Still, when he gave the freshly roasted and ground sample a sniff, he was pleasantly surprised. And when they brewed it — just two 4-ounce cups, as there were so few grounds — Torz was even more excited.
“It’s very rare that you would find in a first collected sample the clarity this sample showed,” Torz says. “It’s hugely promising.” He detected notes of blood orange, peach and milk chocolate, and an interesting balance of acidity that lent the coffee a rare juiciness, he says.
Hoffmann was lucky enough to get a taste of stenophylla as well, courtesy of Davis. He tried the coffee in a video for his YouTube channel and came away cautiously optimistic. The stenophylla he tried was “interesting and complex and floral and fruity,” Hoffmann says. And it lacked the woody or rubbery overtones of lesser coffees he’d been expecting.
After their initial investigation in Sierra Leone, Davis and Haggar became aware of stenophylla plants being grown in a biological collection at a French research station on Réunion, an island in the Indian Ocean. Along with researchers from the French Agricultural Research Centre for International Development (CIRAD), and the French National Research Institute for Sustainable Development (IRD), they were able to arrange a tasting using beans from those plants for representatives from a few major coffee companies.
In a blind taste test with samples of arabica and robusta as controls, the stenophylla easily held its own. Most thought the new species tasted even the arabicas sampled, Davis says. It was an early, hopeful sign for stenophylla’s future.
But equally important were the statistics on how stenophylla performed in the heat. Preliminary data suggest the species can grow in conditions that are about 11 degrees Fahrenheit hotter than arabica — even better than robusta. Historical anecdotes suggest stenophylla also might be relatively drought-tolerant, and resistant to coffee leaf rust, Davis says. If so, the combination of factors would put the species on par with robusta when it came to hardiness.
Stenophylla’s yields are fairly low, and researchers and growers still need to better understand the optimal conditions for growing and harvesting stenophylla beans. But these are manageable problems for coffee growers.
Cultivating Diversity
For now, Davis, Haggar and others are focused on gathering additional wild stenophylla plants to expand the genetic diversity available to growers, and beginning to cultivate the species.
At a nursery in Ivory Coast, their French colleagues are waiting on the very first harvest of stenophylla beans. That will give researchers a larger sample to run tests on, all the better to understand things like stenophylla’s caffeine content, says Romain Guyot, a scientist with IRD.

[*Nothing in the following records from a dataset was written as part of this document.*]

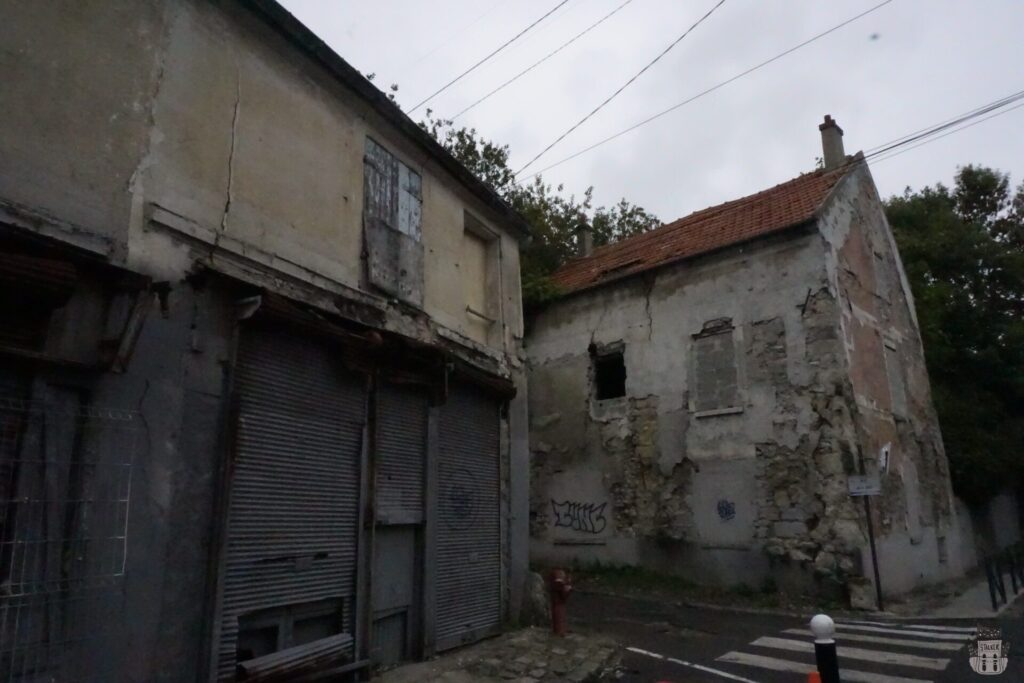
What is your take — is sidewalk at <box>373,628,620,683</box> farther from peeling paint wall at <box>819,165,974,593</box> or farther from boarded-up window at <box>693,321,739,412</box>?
peeling paint wall at <box>819,165,974,593</box>

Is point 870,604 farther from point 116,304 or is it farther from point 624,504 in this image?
point 116,304

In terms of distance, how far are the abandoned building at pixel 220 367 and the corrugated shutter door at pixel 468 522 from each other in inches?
1.9

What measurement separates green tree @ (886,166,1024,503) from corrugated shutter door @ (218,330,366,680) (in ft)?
55.7

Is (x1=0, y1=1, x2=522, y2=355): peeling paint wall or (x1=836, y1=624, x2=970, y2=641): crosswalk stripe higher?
(x1=0, y1=1, x2=522, y2=355): peeling paint wall

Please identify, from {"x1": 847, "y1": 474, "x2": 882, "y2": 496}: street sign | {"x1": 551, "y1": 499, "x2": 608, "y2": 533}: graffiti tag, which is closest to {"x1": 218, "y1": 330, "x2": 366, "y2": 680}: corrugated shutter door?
{"x1": 847, "y1": 474, "x2": 882, "y2": 496}: street sign

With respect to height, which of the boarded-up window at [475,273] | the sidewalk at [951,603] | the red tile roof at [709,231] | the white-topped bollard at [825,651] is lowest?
the sidewalk at [951,603]

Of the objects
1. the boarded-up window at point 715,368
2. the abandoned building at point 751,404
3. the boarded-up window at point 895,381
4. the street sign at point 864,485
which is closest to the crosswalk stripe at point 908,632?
the abandoned building at point 751,404

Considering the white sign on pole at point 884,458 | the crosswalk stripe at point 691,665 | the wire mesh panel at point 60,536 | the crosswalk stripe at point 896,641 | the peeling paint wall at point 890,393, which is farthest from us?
the peeling paint wall at point 890,393

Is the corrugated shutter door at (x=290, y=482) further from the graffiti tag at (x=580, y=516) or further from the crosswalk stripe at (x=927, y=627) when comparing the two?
the graffiti tag at (x=580, y=516)

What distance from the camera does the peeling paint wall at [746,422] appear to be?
12438 mm

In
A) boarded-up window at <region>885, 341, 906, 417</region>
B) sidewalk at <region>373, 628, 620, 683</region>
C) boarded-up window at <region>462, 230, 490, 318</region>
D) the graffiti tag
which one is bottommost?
sidewalk at <region>373, 628, 620, 683</region>

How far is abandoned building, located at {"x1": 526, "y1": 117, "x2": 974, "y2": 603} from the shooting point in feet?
40.9

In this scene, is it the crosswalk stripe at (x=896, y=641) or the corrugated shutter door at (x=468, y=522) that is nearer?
the crosswalk stripe at (x=896, y=641)

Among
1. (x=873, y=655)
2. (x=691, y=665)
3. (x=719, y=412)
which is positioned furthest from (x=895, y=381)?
(x=691, y=665)
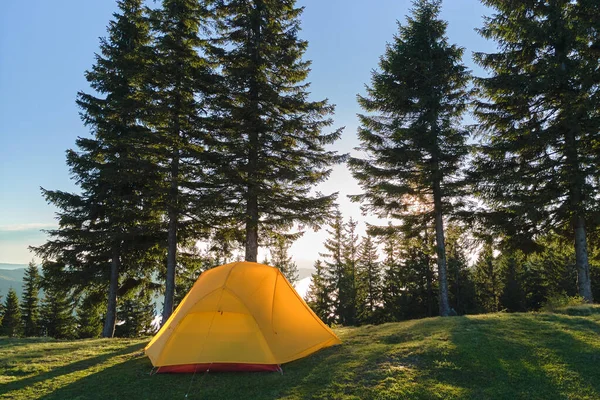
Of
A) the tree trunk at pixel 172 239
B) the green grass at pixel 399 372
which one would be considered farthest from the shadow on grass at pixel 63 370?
the tree trunk at pixel 172 239

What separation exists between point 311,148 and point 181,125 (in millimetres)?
5615

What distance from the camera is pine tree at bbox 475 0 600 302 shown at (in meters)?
11.9

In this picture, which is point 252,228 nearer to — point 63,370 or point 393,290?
point 63,370

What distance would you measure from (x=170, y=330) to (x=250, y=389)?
2.60 meters

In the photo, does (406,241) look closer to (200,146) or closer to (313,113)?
(313,113)

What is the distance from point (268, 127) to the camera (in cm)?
1348

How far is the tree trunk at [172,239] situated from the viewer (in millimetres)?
13172

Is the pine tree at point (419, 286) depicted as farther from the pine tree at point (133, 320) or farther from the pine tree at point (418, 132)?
the pine tree at point (133, 320)

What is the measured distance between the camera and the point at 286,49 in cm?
1473

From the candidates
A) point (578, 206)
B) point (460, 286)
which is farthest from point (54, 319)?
point (578, 206)

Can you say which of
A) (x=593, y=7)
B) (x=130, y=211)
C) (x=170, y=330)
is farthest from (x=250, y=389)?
(x=593, y=7)

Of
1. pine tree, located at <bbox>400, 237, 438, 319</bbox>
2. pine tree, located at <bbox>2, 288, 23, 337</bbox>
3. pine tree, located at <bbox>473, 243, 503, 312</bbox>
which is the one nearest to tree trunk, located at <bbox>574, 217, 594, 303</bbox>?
pine tree, located at <bbox>400, 237, 438, 319</bbox>

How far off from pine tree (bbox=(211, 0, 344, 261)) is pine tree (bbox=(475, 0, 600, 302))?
262 inches

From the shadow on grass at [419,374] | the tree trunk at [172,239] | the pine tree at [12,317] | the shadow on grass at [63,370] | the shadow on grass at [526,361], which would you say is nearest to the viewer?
the shadow on grass at [526,361]
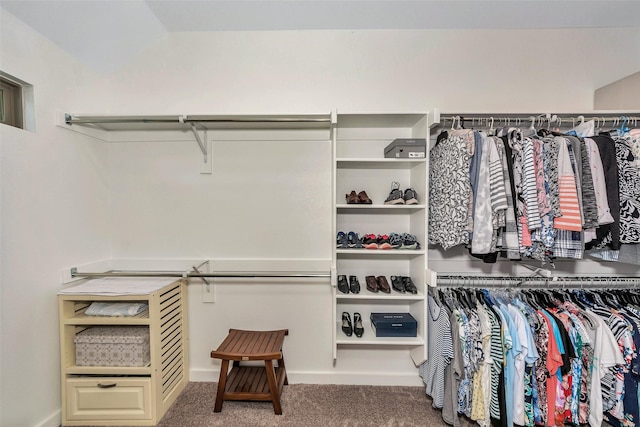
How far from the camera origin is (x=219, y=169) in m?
2.13

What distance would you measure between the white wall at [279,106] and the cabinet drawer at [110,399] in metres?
0.45

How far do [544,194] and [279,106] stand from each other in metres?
1.77

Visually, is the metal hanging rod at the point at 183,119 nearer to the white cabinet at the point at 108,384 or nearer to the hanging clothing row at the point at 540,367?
the white cabinet at the point at 108,384

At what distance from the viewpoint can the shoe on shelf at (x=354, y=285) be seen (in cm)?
187

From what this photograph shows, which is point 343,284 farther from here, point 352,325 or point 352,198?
point 352,198

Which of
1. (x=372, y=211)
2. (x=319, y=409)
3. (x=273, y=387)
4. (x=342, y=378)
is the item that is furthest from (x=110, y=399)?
(x=372, y=211)

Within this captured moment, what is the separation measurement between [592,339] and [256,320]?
211 centimetres

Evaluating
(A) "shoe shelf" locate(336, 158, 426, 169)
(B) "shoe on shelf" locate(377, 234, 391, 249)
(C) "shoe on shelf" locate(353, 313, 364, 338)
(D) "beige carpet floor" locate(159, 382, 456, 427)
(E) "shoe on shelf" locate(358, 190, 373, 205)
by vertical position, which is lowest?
(D) "beige carpet floor" locate(159, 382, 456, 427)

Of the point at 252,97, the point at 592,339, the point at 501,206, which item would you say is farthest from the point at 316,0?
the point at 592,339

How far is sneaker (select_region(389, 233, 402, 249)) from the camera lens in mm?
1843

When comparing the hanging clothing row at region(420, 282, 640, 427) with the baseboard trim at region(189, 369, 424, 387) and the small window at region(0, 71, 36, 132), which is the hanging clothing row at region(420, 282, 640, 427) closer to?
the baseboard trim at region(189, 369, 424, 387)

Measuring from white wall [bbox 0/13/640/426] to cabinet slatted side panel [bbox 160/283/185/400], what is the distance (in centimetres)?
13

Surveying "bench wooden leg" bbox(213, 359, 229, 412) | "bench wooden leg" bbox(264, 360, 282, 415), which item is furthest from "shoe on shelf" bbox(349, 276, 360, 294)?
"bench wooden leg" bbox(213, 359, 229, 412)

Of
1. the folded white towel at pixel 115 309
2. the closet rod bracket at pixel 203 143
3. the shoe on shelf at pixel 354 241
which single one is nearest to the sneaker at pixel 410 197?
the shoe on shelf at pixel 354 241
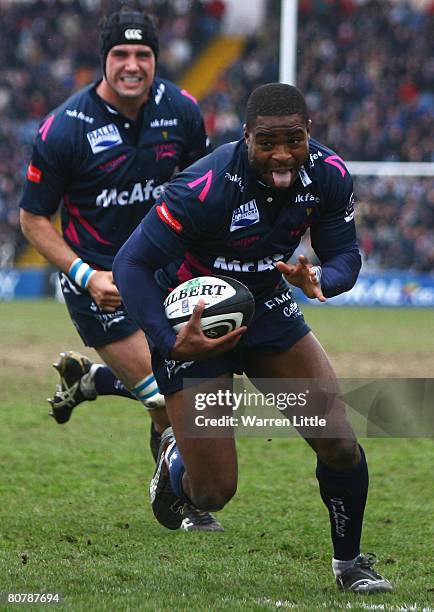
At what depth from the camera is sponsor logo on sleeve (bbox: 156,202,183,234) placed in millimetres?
4480

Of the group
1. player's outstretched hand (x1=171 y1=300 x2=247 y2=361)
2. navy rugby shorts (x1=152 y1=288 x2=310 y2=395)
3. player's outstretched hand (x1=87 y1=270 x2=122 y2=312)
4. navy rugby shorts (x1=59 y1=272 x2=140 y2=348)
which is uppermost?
player's outstretched hand (x1=171 y1=300 x2=247 y2=361)

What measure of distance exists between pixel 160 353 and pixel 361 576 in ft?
4.09

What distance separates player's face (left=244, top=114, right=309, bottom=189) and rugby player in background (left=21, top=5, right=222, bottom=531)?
1.77m

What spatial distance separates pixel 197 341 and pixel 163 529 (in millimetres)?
1696

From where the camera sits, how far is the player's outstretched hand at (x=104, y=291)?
5.86m

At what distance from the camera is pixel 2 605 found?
13.6ft

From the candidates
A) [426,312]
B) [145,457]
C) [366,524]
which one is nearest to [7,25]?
[426,312]

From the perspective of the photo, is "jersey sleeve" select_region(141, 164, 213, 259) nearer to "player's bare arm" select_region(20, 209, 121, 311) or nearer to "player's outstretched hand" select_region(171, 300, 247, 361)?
"player's outstretched hand" select_region(171, 300, 247, 361)

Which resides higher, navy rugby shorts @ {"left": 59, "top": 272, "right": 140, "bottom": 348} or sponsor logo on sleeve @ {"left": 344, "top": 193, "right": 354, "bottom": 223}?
sponsor logo on sleeve @ {"left": 344, "top": 193, "right": 354, "bottom": 223}

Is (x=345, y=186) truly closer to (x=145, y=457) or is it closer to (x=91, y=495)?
(x=91, y=495)

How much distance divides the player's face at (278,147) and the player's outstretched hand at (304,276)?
1.04 ft

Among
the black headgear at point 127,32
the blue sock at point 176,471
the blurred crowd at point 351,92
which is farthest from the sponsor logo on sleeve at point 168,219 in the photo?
the blurred crowd at point 351,92

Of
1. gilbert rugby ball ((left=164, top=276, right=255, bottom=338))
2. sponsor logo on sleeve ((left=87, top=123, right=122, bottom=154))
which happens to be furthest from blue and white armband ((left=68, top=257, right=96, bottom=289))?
gilbert rugby ball ((left=164, top=276, right=255, bottom=338))

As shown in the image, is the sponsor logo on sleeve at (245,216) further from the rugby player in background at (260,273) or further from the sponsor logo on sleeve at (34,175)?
the sponsor logo on sleeve at (34,175)
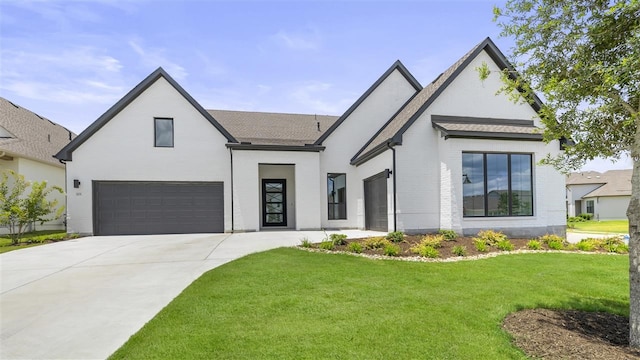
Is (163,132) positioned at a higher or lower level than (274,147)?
higher

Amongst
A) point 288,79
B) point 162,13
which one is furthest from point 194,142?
point 162,13

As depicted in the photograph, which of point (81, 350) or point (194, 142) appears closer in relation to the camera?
point (81, 350)

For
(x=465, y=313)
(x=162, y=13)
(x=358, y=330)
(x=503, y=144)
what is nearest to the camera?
(x=358, y=330)

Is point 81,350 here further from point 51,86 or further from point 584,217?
point 584,217

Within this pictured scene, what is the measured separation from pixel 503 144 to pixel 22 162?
2304cm

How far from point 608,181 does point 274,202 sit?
4174 centimetres

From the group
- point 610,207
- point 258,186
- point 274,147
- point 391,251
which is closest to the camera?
point 391,251

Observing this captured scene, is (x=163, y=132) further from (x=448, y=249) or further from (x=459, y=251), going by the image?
(x=459, y=251)

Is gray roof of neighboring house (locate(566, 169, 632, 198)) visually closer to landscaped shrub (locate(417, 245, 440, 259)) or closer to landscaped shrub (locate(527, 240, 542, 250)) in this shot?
landscaped shrub (locate(527, 240, 542, 250))

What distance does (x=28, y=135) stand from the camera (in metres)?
19.8

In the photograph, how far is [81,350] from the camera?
3.98 m

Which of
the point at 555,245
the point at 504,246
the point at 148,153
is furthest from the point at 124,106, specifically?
the point at 555,245

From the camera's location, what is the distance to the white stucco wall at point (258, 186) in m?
15.9

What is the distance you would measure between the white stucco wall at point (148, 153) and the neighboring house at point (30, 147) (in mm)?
4743
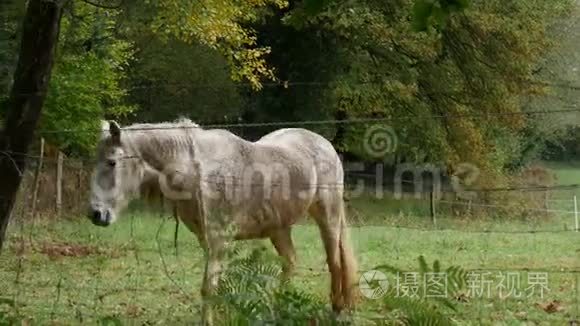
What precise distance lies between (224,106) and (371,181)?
4340 millimetres

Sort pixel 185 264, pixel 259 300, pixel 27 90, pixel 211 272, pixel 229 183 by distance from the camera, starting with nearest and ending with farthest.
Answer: pixel 259 300
pixel 211 272
pixel 27 90
pixel 229 183
pixel 185 264

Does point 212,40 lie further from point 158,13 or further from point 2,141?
point 2,141

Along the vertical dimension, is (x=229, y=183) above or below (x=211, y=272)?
above

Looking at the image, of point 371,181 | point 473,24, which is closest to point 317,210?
point 371,181

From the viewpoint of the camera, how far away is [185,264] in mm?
10148

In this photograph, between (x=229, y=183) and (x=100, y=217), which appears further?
(x=229, y=183)

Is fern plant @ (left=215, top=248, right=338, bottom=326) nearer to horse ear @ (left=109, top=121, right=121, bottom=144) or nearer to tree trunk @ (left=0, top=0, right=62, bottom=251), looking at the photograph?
horse ear @ (left=109, top=121, right=121, bottom=144)

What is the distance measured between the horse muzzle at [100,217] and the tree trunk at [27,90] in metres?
0.53

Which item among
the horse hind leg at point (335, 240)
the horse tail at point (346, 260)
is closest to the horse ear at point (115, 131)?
the horse hind leg at point (335, 240)

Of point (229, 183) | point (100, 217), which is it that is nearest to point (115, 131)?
point (100, 217)

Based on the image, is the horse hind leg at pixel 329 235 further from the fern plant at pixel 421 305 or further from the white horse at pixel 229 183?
the fern plant at pixel 421 305

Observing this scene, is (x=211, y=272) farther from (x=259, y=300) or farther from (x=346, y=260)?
(x=346, y=260)

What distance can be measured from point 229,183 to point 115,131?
1148 mm

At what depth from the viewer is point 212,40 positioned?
15.5 metres
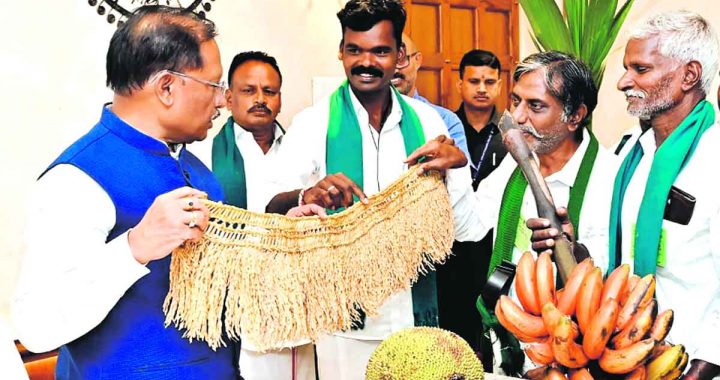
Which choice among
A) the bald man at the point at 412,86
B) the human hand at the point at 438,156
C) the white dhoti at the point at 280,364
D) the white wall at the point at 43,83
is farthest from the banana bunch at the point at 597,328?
the white wall at the point at 43,83

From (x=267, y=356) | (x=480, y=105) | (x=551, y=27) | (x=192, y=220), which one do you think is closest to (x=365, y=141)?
(x=267, y=356)

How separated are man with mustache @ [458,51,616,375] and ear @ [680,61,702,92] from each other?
396 mm

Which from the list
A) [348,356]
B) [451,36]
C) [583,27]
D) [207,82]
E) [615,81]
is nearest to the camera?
[207,82]

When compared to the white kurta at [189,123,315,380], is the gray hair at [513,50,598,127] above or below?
above

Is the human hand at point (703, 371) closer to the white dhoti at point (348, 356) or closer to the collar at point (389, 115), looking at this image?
the white dhoti at point (348, 356)

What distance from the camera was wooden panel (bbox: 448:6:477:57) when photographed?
6.21 metres

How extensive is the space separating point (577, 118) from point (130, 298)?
5.53ft

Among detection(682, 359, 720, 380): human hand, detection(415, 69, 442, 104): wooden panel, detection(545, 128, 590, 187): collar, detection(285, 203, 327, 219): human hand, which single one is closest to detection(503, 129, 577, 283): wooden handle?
detection(682, 359, 720, 380): human hand

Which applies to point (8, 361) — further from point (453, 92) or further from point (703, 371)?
point (453, 92)

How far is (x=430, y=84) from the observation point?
6098mm

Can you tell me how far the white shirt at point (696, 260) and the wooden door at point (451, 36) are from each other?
153 inches

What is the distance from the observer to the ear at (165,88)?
1.76 meters

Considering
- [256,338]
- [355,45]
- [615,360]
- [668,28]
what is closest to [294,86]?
[355,45]

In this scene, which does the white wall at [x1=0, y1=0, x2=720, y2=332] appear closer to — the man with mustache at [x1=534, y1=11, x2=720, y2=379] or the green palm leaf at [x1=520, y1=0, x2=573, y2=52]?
the green palm leaf at [x1=520, y1=0, x2=573, y2=52]
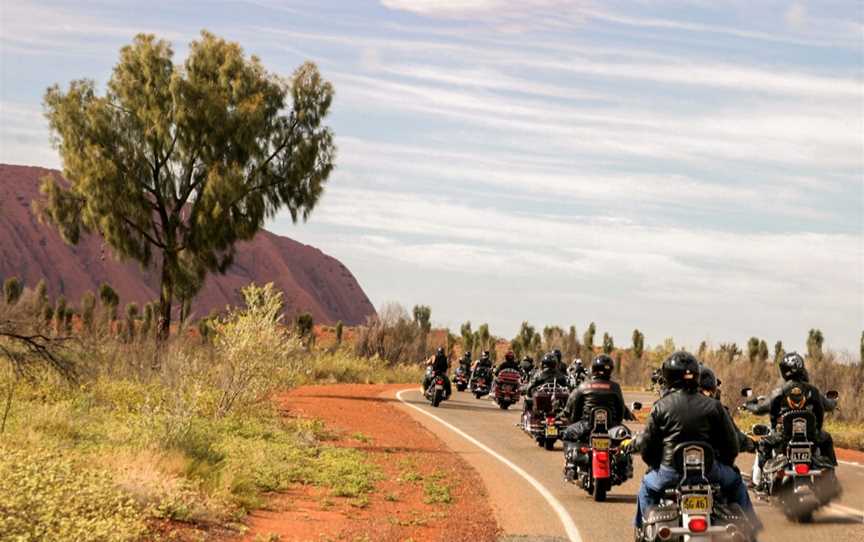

Unfortunately, you won’t be ordering a stenophylla at your local coffee shop any time soon: It takes three or four years just for coffee plants to reach maturity, and there’s lots of work to do even before commercial growers start planting stenophylla trees on their farms. Sources estimate it will be at least another decade before stenophylla reaches international markets.
Still, the rediscovery may have come just in time. The forests where wild coffee species grow around the world are under threats ranging from logging to cutting and burning for agricultural expansion. Had Haggar been a few years late in his search for stenophylla, he may not have been so lucky.
“The place where we found the first plant, I’d be surprised if that patch of forest is still there in five years’ time,” he says.